The Second Coming of the GFC?
Much has been made in the media about Australia surviving the global financial crisis (GFC) or Eurogeddon as some of the finance crowd labelled it. On the ground however, the headlines concealed the reality of a patchwork economy where some industries pushed ahead while others were flailing in a sea of weakening consumer confidence, heavy discounting, tight lending conditions, and billowing debt cycles.
Rumours are rife that we’re heading for a continued period of global economic turbulence and recession despite improvements in the European sovereign debt financing conditions. So, what does all of this mean for Australia?
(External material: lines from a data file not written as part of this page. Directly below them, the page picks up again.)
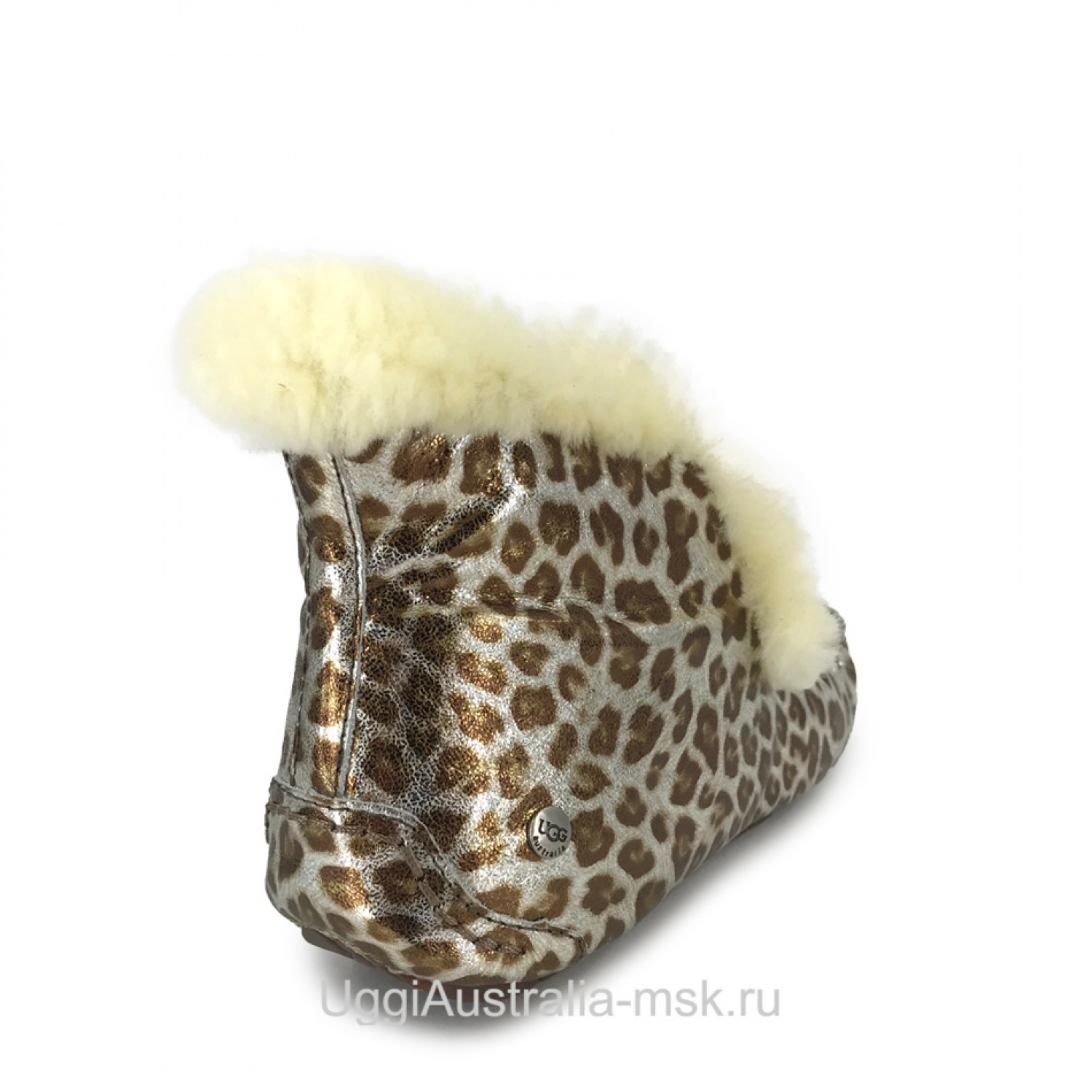 UGG Alena Leopard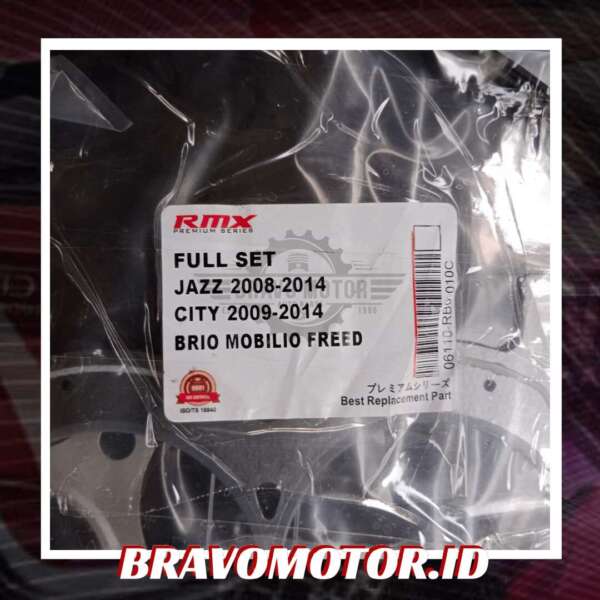 RMX 06110 RB0 010 Packing set Full GE8/GM2/GB3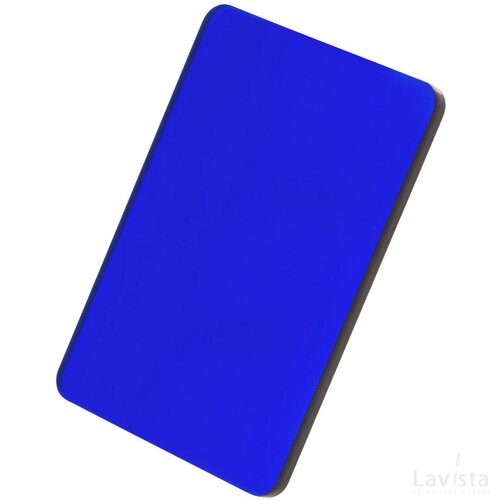Creafob Custum Made Sleutelhanger (Kobalt) Blauw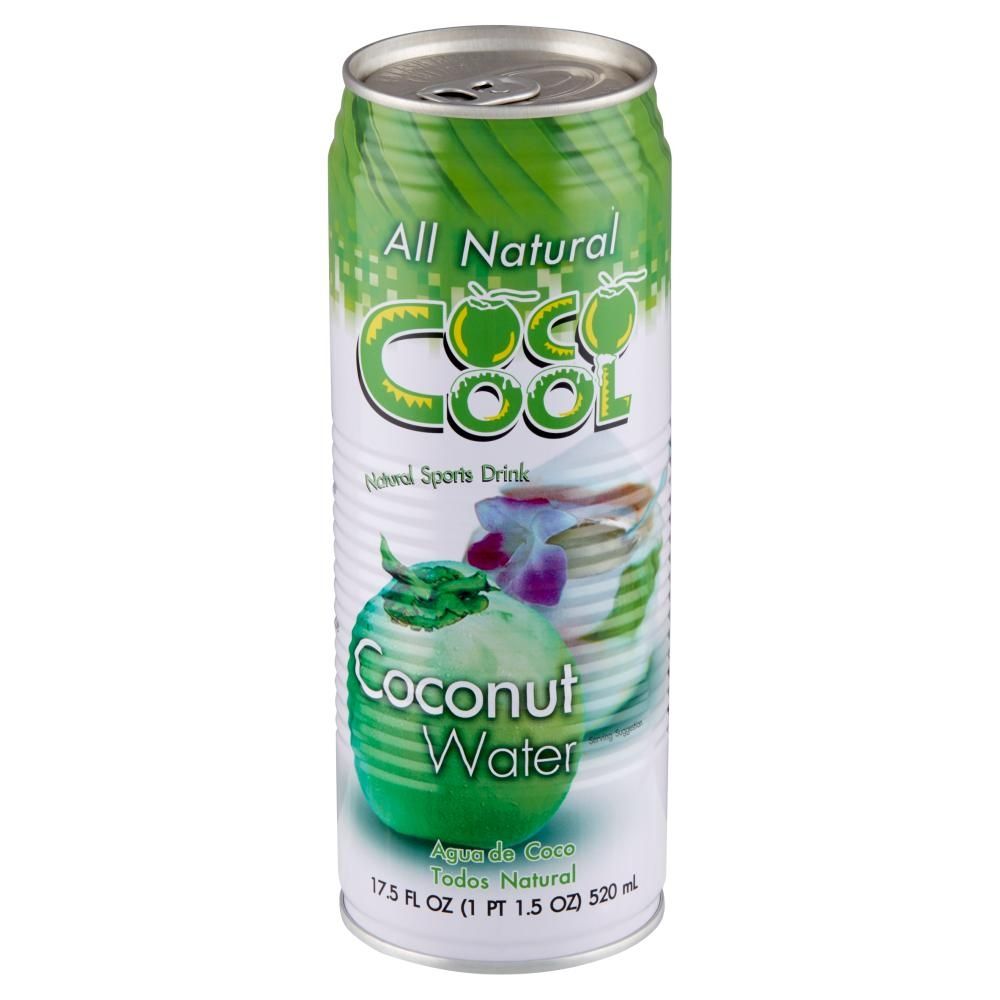 Coco Cool Woda kokosowa 520 ml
Australia’s Gross Domestic Product (GDP) is expected to be higher than last year at 3.8% with much of the growth driven by the resources sector and an expectation that China and India will continue to consume our resources despite the high Australian dollar. Mining and mining related sectors account for around 20% of the economy and contribute more than two thirds of Australia’s GDP while the rest of the economy that is not benefitting from the resources boom contributes less than a third . While there are flow throughs to the rest of the economy, you can understand why it’s hard for some sectors to ‘feel the joy’ of Australia’s comparatively resilient growth rates when that growth is so concentrated.
In 2011, Australia added no new jobs for the year despite a decrease in the unemployment rate. Most economists expect unemployment figures to rise this year as employers – many of whom have been hoping conditions will improve - start shedding jobs. As job uncertainty increases, consumer confidence and spending is likely to dip further.
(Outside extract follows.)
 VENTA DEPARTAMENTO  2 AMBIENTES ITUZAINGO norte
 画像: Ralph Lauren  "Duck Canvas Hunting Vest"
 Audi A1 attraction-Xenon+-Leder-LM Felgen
Add to this the fact that February is normally cash flow hell for business with Activity Statements and payments due and you have a very uncertain first quarter. Dunn & Bradstreet released a report in January showing that businesses are neglecting their bills with the number of severely delinquent payments rising by 28% over the Christmas period. The February BAS payments will only compound the problem.
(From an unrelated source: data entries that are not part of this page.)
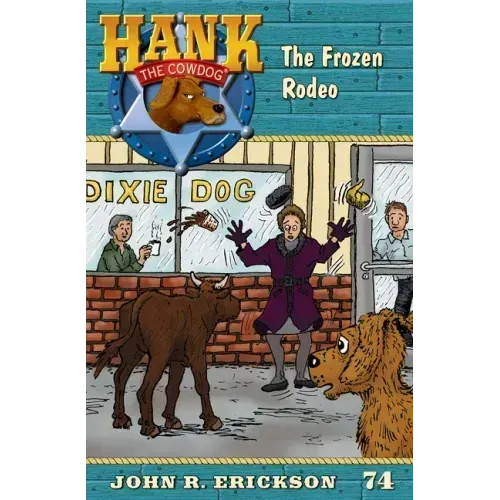 The Frozen Rodeo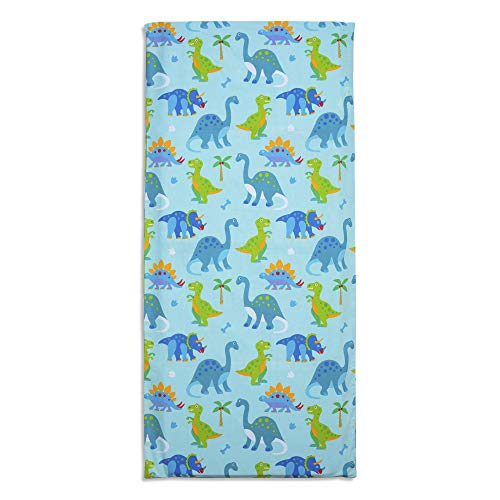 Wildkin 100% Cotton Mat Cover, Sewn-in Flap Pillowcase Design Nap Mat Covers Fits Our Vinyl Nap Mat up to 1.5 Inches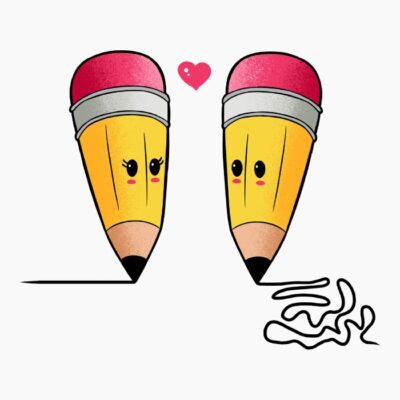 The pull of opposites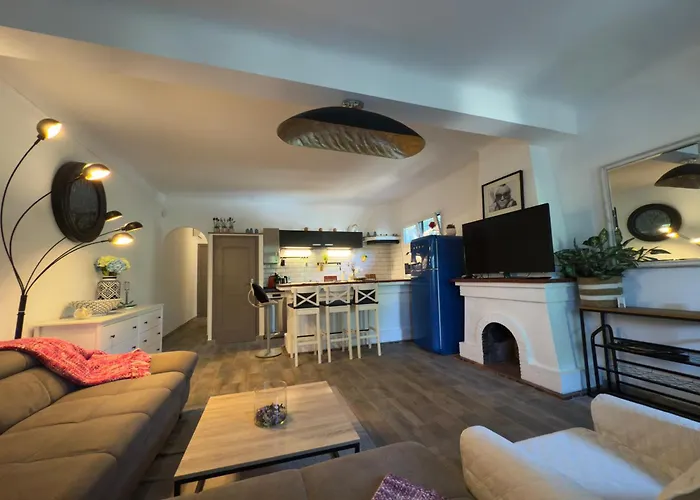 Apartman Fleurs Cap D'antibes Antibes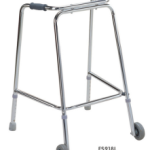 Walking frame  Front Wheels size Large (ROLLATOR Non Foldable)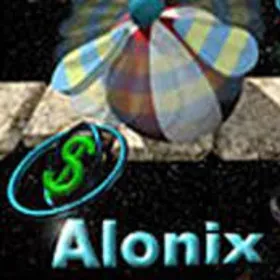 Обкладинка гри Alonix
The second international GFC may come but regardless of the mining boom, Australia is in for a turbulent time.
How do you know if your business is in strife?
Insolvency specialists will tell you that business failures don’t show for months if not years after an economic downturn as business owners struggle to hang on. A business can go broke for many reasons but one consistent factor is the owner’s fail to recognise the warning signs and take appropriate action.